Recipe For Classical Sauce Espagnole (Brown Sauce)

  • Mirepoix: 4 oz/112g onions, 2 oz/56g celery, 2 oz/56g carrots
  • 2 oz/56g butter
  • 2 oz/56g flour
  • 2 oz/56g Tomato Puree
  • Sachet Containing: 1/2 Bay Leaf, 2-3 Sprigs of Fresh Thyme, 2-3 Sprigs Parsley
  • 1.5-2 qts/1.5-2L Roasted Veal Stock
  1. Start by roasting your mirepoix over medium heat, in the bottom of a heavy bottom sauce pot with the butter, until the mirepoix turns a nice golden brown.
  2. Once your mirepoix has browned, add in your tomato puree and continue roasting for 2-3 more minutes.
  3. Sprinkle in your flour, and cook until the flour is well incorporated into the other ingredients (about 5 more minutes).
  4. Add your roasted veal stock and sachet.
  5. Bring to a simmer, and gently simmer for about 2 hours, reducing the entire sauce down to 1qt/L. If necessary, add more stock if too much evaporates during the cooking process. Skim sauce as needed.
  6. Tip:While simmering your sauce, pull it half way off the burner, so that all the scum will collect on one side of the pot, making it easier to skim.
  7. Once your sauce is finished cooking, pass it through a fine chinois a couple of times to insure a smooth, consistent texture.

Sauce Tomat

You will need:

2 – 3 ounces salt pork

3 ounces carrots, peeled and diced

3 ounces white or yellow onion, peeled and diced

1 bay leaf

1 sprig thyme

2 ounces butter

2 – 3 ounces all purpose flour

5 lbs. raw good quality tomatoes, chopped or mashed

1 quart veal or beef stock (preferably low sodium)

1 clove garlic, crushed

Salt and pepper to taste

Pinch of sugar

In a large stock pot, fry pork in butter. When fat of salt pork has melted, add carrots, onion, bay leaf and thyme. Cook the vegetables, stirring regularly. Stir in flour. Once it has browned, add in the tomatoes and stock. Stir the ingredients together until well mixed and then bring the sauce to a boil. Add the rest of the seasonings and the garlic. Simmer over low heat for 60 minutes. Remove sauce and pass it through a sieve to remove seeds and skin. If you have a high performance blender you can puree.

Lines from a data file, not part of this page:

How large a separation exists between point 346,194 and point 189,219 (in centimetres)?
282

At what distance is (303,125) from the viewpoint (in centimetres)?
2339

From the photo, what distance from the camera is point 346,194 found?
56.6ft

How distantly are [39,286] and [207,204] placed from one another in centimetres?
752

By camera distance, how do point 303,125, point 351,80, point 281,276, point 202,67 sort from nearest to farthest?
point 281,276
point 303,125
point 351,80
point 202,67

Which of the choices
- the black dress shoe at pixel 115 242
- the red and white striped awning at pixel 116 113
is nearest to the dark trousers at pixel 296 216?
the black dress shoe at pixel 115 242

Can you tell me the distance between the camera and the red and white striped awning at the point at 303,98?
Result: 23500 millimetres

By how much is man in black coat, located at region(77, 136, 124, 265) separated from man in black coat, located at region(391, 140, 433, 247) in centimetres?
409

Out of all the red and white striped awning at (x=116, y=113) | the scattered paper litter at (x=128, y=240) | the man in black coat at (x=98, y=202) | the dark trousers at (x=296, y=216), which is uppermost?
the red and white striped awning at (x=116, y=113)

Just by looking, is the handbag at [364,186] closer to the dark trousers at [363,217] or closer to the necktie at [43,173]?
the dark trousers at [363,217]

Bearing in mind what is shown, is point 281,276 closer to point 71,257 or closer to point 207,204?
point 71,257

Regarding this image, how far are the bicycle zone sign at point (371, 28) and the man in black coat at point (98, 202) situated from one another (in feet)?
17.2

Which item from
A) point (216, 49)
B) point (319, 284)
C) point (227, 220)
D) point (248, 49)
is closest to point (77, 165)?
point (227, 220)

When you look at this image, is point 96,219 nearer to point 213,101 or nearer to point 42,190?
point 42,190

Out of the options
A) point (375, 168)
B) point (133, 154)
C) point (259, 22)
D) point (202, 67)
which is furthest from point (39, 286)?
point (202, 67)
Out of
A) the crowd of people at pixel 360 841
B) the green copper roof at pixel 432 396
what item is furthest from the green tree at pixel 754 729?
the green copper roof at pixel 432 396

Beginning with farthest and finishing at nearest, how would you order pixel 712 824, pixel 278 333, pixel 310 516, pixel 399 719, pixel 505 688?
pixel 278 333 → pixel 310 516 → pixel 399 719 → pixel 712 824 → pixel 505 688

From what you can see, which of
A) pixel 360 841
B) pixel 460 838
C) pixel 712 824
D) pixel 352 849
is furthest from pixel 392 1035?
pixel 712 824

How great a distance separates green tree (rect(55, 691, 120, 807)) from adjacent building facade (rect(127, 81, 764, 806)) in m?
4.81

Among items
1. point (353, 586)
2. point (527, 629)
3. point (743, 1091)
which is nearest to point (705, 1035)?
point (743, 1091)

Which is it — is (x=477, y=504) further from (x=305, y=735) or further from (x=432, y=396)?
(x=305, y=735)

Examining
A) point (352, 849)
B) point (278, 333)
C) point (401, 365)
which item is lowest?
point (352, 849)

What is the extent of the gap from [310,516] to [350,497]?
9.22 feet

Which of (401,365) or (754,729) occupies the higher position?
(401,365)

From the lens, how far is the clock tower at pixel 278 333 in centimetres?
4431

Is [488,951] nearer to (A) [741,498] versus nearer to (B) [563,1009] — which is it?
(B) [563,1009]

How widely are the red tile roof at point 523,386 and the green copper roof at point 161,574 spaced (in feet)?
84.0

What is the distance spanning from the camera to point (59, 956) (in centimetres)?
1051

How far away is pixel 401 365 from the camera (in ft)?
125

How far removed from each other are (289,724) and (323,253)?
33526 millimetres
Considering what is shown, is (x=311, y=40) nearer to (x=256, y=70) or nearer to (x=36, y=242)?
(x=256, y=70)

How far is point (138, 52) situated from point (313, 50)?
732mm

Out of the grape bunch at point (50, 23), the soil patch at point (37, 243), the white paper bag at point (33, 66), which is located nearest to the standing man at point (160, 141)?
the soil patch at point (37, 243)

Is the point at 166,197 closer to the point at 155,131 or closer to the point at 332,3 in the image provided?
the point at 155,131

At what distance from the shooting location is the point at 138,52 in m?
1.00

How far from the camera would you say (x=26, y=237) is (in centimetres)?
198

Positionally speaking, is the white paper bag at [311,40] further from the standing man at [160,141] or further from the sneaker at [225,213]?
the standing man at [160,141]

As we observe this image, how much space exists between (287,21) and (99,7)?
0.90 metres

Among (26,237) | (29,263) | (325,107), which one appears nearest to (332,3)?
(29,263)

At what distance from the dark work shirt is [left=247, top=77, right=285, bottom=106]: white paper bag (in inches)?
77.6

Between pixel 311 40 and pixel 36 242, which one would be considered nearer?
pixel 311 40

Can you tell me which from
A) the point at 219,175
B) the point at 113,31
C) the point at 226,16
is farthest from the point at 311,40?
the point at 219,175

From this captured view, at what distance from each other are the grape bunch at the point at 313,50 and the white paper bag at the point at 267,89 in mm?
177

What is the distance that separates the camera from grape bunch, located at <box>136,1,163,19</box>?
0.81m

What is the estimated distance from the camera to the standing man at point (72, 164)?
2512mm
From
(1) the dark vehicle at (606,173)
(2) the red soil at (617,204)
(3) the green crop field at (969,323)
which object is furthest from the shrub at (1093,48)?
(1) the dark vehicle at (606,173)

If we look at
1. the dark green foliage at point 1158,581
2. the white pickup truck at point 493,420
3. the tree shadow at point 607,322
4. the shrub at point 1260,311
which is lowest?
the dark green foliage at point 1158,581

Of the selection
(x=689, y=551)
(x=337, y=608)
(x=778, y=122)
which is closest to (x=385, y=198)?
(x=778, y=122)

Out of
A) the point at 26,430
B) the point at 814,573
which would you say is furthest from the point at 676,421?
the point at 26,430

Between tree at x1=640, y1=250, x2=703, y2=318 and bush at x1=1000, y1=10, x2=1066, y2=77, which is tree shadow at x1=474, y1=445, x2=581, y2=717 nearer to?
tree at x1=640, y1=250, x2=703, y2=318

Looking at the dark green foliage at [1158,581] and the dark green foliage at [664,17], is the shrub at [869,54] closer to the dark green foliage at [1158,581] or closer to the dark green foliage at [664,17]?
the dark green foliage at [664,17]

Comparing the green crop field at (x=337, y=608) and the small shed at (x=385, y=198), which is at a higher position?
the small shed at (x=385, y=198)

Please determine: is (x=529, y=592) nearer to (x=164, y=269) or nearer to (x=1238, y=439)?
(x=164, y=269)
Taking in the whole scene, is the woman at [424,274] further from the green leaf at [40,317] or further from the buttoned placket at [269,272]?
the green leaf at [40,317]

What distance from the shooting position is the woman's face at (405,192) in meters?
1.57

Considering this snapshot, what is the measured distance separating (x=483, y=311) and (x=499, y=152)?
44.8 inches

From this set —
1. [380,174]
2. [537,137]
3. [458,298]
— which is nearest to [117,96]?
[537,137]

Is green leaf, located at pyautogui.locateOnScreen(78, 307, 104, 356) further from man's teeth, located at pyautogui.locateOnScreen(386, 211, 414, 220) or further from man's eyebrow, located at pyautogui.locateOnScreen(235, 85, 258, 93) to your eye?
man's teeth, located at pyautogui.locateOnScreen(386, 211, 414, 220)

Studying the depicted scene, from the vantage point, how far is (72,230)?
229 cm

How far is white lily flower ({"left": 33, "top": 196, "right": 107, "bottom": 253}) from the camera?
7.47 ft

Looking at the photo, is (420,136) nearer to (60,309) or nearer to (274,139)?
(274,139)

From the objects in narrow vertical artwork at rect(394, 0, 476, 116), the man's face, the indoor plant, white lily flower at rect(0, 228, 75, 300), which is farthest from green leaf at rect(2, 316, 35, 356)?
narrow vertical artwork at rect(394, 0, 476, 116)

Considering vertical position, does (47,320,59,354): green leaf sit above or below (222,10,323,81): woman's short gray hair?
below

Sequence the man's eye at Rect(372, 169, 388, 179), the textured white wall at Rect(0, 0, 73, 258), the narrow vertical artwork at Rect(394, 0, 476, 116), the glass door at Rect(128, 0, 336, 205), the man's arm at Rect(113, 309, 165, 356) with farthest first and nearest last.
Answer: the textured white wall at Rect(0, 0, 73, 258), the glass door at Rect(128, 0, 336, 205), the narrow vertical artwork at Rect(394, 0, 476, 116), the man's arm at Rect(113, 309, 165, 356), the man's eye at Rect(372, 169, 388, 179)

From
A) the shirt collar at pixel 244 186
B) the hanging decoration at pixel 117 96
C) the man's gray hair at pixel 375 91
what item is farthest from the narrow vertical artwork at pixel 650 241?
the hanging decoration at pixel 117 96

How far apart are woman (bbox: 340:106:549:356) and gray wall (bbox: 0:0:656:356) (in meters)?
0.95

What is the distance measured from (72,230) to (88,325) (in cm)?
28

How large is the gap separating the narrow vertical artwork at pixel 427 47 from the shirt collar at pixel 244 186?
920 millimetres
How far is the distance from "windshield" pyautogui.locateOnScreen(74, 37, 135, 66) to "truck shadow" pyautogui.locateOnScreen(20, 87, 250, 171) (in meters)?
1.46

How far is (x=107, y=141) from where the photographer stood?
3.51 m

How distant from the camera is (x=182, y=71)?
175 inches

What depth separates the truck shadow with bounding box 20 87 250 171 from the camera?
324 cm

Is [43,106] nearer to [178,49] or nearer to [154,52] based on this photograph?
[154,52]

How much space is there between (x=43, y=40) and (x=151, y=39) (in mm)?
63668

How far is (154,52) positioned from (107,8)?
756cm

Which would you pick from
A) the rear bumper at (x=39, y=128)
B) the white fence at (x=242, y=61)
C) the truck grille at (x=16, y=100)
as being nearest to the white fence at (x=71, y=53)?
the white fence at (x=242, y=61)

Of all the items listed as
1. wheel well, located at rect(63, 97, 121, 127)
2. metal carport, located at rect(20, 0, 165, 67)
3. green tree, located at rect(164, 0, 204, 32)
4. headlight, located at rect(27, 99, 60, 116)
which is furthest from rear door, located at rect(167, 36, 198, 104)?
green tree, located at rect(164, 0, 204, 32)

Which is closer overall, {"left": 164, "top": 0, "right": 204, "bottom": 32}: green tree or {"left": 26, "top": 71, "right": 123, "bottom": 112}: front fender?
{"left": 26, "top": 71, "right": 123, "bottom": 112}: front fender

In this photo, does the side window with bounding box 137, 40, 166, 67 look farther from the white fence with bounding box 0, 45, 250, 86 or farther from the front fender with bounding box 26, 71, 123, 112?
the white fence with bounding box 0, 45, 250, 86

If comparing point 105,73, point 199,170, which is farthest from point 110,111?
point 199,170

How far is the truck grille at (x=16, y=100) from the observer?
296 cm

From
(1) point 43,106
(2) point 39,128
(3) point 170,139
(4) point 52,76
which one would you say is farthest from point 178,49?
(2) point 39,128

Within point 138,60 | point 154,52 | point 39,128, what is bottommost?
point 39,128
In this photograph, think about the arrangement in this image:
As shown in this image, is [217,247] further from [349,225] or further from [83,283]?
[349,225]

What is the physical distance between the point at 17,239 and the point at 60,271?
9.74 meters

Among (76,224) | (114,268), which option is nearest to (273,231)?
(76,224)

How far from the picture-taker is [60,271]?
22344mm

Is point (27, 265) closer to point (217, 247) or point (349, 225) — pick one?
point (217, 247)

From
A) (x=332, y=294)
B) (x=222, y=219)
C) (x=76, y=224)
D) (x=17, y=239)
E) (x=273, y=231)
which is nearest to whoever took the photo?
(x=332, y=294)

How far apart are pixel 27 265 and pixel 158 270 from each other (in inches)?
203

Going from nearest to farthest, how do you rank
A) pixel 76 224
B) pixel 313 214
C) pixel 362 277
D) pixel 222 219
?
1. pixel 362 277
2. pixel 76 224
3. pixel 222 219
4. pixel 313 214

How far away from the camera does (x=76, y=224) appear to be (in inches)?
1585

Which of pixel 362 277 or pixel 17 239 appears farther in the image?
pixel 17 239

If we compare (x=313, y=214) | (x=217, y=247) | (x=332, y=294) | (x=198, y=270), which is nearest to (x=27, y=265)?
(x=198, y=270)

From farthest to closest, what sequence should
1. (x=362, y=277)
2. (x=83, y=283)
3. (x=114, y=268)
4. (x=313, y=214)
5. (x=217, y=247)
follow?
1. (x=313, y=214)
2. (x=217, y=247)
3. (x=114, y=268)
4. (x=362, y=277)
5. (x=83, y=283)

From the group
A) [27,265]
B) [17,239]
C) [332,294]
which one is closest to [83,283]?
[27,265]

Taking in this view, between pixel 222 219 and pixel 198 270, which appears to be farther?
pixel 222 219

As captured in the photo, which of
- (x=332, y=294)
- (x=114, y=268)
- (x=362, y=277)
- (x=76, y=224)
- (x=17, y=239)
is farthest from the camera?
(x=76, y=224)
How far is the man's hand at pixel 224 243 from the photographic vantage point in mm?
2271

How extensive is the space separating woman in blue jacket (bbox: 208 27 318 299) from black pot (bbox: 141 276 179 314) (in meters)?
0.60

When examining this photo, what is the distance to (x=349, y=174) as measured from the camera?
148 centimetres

Hollandaise Sauce - traditional

You will need:

4 egg yolks

1 tbs freshly squeezed lemon juice

½ cup butter, melted

Pinch of cayenne or dash of tabasco

Pinch of salt

Vigorously whisk the egg yolks and lemon juice together in a stainless steel bowl until the mixture is thickened and doubled in volume. Place the bowl over a saucepan containing barely simmering water. Water should not touch the bottom of the bowl. Continue to whisk rapidly being careful not to let the eggs get too hot or they will scramble. Slowly drizzle the melted butter into the eggs and continue to whisk until the sauce thickens and doubles. Remove from heat and whisk in cayenne or tabasco and salt. Cover and keep in a warm spot until ready to serve. If sauce gets too thick, whisk in a few drops of warm water.

Hollandaise Sauce – Blender Version

You will need:

3 egg yolks

¼ tsp Dijon mustard

1 tbs lemon juice

1 dash of Tabasco

½ cup butter, melted

In your blender, combine egg yolks, mustard, lemon juice and Tabasco. Cover the blender and blend for about 5 seconds.

Melt the butter in microwave, about 1 minute, until completely melted and hot.

Set the blender on high speed and slowly pour the melted butter into the egg mixture. It should thicken almost immediately.

Keep sauce warm until ready to serve by placing blender container in pan of hot tap water.